SOD activity was determined based on its ability to inhibit pyrogallol autoxidation, as described by Misra and Fridovich (1977) with modifications. The reaction mixture containing pyrogallol, carbonate buffer, and homogenate was initiated with hydrogen peroxide (H2O2). The decrease in absorbance at 420 nm due to inhibition of autoxidation was monitored spectrophotometrically. SOD activity was expressed in units per milligram of protein based on the amount of enzyme required for 50% inhibition and a standard curve.

Catalase (CAT) activity

The enzymatic decomposition of H2O2 was measured to assess CAT activity using the method of Aebi (1984). The reaction mixture containing phosphate buffer, homogenate, and H2O2 was monitored for oxygen evolution by measuring the change in absorbance at 240 nm over time. CAT activity was expressed in units per milligram of protein based on the initial rate of change in absorbance.

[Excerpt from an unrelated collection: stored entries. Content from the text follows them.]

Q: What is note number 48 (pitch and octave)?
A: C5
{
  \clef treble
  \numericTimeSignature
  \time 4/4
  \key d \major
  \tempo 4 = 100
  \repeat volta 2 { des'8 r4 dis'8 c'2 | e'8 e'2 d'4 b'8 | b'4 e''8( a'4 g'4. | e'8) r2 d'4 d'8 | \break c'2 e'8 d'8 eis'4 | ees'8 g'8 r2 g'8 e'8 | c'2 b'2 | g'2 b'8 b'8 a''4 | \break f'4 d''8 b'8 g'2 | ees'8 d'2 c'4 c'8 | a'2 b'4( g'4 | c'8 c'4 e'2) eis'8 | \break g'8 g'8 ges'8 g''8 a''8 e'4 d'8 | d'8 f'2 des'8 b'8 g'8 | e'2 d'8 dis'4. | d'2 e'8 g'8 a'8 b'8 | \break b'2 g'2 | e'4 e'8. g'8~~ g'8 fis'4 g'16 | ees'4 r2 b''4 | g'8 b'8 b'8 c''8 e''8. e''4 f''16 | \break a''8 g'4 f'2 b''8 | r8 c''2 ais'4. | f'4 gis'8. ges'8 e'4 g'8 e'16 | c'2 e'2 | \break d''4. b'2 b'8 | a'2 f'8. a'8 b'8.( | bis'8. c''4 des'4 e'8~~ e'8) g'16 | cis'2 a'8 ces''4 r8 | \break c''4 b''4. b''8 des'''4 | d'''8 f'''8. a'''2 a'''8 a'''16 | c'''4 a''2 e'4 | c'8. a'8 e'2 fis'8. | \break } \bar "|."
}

Glutathione peroxidase (GPx) activity

GPx activity was determined according to Pagha and Valentine (1967) with modifications. The reaction mixture containing reduced glutathione (GSH), sodium azide, NADPH, glutathione reductase, and homogenate was initiated with H2O2. The decrease in absorbance at 340 nm due to NADPH oxidation was monitored spectrophotometrically. GPx activity was expressed in units per milligram of protein based on the rate of NADPH oxidation and a standard curve.

Acetylcholinesterase (AChE) activity

AChE activity was measured using the Ellman et al. (1961) method with modifications. The reaction mixture containing homogenate, 5, 5’-dithiobis (2-nitrobenzoic acid) (DTNB), and acetylthiocholine iodide was monitored for the formation of the yellow 5-thio-2-nitrobenzoate anion at 412 nm. AChE activity was expressed in units per milligram of protein based on the initial rate of change in absorbance.

Statistical analysis

Data were reported as mean ± SEM, with p < 0.05 considered significant. Group differences were assessed by one-way ANOVA followed by Bonferroni post-hoc tests where appropriate. Interactions between control groups (saline, ketamine) and treatment groups (ketamine + lithium, ketamine + FRF, combined regimens) were evaluated using one-way ANOVA with Bonferroni post-hoc for all measured outcomes (p < 0.001).